Autrement dit, le Conseil d’État identifie le droit de lotir – soit, « la division en propriété ou en jouissance d’une unité foncière ou de plusieurs unités foncières contiguës, ayant pour objet de créer un ou plusieurs lots destinés à être bâtis » (art. L. 442-1 du Code de l’urbanisme) – comme un accessoire essentiel et indissociable du droit de propriété à valeur constitutionnelle.

À ce titre, un Règlement de PLU ne peut légalement interdire les opérations de lotissements – qu’elles supposent l’obtention d’un permis d’aménager ou d’une décision de non-opposition à déclaration préalable de division – dans les zones classées comme urbaines, qu’elles soient peu ou prou urbanisées, telles que les zones NB de feus les POS.

2°/ Dans le prolongement et en exécution de la jurisprudence du Conseil d’État, la Cour administrative d’appel de Paris juge, le 6.05.2021, illégale la prescription de l’article U3.2 du Règlement du PLU approuvé par la Commune de Trocy-en-Multien le 13.04.2017, interdisant en zone urbaine « U » « La création de toute voie nouvelle non ouverte à la circulation publique ».

Selon les juges d’appel parisiens :

« Si les auteurs de l’article contesté étaient en droit, afin de satisfaire à la réalisation de l’objectif d’intérêt général [de respecter l’actuelle morphologie viaire du village], et comme les y autorisent les prescriptions de l’art. L. 151-8 du Code de l’urbanisme, d’interdire la création de voies nouvelles, y compris celle de voies privés ouvertes à la circulation publique, ils ne pouvaient en revanche légalement, par une mesure d’interdiction présentant un tel caractère général et absolu, interdire la création, sur les parcelles appartenant à des particuliers, de toute voie nouvelle non ouverte à la circulation publique. Il en résulte que les dispositions de l’art. contesté sont illégales en ce que les termes : « La création de voies nouvelles est interdite » s’appliquent à la création de voies privées non-ouvertes à la circulation publique. L’art. U3.2 du Règlement du PLU doit, dès lors, être annulé dans cette mesure »

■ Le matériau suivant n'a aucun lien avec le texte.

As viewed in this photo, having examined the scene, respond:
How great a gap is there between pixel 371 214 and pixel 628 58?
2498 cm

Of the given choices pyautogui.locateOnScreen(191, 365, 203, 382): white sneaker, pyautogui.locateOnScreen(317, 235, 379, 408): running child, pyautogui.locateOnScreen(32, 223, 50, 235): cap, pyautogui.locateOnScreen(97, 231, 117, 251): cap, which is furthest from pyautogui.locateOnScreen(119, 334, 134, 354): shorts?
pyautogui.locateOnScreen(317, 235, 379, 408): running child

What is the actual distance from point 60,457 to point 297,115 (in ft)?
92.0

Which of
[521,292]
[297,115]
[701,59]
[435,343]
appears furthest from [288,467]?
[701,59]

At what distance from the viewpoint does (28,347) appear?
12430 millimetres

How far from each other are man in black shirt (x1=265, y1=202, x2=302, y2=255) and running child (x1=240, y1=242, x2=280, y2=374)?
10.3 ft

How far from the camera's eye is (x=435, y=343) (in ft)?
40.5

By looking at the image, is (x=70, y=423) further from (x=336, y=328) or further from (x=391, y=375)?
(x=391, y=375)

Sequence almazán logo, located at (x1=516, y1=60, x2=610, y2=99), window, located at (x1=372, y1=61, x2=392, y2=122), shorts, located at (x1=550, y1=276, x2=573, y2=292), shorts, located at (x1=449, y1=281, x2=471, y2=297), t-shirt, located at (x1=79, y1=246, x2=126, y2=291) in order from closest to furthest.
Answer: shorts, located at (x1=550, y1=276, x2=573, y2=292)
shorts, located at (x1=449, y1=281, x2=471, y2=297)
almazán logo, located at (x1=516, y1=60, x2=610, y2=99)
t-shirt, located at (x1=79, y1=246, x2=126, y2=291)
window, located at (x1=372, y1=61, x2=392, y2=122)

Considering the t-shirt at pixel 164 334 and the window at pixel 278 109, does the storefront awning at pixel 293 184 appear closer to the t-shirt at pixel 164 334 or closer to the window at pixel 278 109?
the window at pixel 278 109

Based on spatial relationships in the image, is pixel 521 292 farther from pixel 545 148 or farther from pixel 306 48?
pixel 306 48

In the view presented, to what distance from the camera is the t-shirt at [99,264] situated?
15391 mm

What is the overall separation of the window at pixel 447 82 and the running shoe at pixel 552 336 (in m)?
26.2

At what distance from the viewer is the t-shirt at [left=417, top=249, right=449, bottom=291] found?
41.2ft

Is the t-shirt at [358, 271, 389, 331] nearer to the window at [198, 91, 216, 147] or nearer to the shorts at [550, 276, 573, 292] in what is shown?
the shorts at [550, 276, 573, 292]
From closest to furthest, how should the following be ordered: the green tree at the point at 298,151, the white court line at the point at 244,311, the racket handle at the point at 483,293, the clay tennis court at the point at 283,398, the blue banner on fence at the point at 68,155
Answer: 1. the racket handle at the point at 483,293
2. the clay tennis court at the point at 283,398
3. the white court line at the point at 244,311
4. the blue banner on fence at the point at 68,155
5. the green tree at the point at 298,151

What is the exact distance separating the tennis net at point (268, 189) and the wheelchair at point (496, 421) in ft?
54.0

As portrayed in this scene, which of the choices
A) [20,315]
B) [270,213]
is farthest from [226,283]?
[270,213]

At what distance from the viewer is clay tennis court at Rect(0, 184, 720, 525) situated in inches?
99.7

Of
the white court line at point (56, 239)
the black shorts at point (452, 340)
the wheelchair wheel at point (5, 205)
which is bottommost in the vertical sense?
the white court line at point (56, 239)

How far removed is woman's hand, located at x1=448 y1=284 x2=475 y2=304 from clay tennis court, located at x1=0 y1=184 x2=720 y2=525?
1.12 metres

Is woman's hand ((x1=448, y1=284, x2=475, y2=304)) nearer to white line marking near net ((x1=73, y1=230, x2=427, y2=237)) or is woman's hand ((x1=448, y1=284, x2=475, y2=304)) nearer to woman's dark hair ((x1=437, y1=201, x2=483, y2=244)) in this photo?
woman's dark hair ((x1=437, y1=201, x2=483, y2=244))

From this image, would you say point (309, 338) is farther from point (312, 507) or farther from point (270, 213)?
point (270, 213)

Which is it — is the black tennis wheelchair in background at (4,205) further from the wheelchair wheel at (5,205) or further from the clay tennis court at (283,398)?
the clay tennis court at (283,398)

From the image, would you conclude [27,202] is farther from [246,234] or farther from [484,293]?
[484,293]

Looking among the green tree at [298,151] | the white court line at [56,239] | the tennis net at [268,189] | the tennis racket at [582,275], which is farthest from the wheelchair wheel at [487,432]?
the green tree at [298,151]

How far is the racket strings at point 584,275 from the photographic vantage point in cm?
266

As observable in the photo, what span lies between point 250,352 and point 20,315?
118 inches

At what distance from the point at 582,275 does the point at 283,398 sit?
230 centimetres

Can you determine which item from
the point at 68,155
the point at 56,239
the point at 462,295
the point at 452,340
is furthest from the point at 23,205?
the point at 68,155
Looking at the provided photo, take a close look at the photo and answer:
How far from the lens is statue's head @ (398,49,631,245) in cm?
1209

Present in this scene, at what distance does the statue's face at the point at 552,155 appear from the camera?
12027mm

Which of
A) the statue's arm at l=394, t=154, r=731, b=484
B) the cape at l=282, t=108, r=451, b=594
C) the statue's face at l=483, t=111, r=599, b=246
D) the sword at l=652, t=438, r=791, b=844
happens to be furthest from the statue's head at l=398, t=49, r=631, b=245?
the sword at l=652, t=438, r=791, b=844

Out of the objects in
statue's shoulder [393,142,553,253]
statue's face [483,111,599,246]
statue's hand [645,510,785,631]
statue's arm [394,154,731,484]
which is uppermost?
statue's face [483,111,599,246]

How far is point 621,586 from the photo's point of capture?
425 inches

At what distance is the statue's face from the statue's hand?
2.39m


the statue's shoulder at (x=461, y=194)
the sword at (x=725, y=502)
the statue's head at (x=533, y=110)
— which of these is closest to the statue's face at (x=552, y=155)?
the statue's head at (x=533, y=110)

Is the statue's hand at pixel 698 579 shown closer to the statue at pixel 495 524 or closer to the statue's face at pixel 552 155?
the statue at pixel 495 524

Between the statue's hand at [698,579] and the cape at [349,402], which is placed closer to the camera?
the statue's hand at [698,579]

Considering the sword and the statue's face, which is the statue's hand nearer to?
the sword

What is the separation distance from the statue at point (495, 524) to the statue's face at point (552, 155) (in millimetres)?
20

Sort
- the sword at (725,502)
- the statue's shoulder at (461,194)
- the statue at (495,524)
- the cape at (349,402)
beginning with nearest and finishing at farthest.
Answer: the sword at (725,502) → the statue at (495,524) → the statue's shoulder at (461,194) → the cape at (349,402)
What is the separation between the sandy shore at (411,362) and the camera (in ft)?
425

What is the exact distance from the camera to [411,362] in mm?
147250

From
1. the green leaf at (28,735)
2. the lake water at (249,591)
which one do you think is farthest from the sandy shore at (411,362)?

Le droit de lotir étant un prolongement indissociable et accessoire du droit de propriété, les propriétaires fonciers doivent être en droit d’aménager – en zone urbaine « U » ou en zone à urbaniser ouverte à l’urbanisation « 1AU » – des voies privées garantissant la desserte et viabilisation des lots de terrains divis destinés à être bâtis par chacun de leurs futurs colotis. Le tout, après autorisation de lotir ad hoc.

Toute prescription d’un Règlement de PLU mettant à mal le droit de lotir en zone classée U ou 1AU, est illégale et doit être annulée.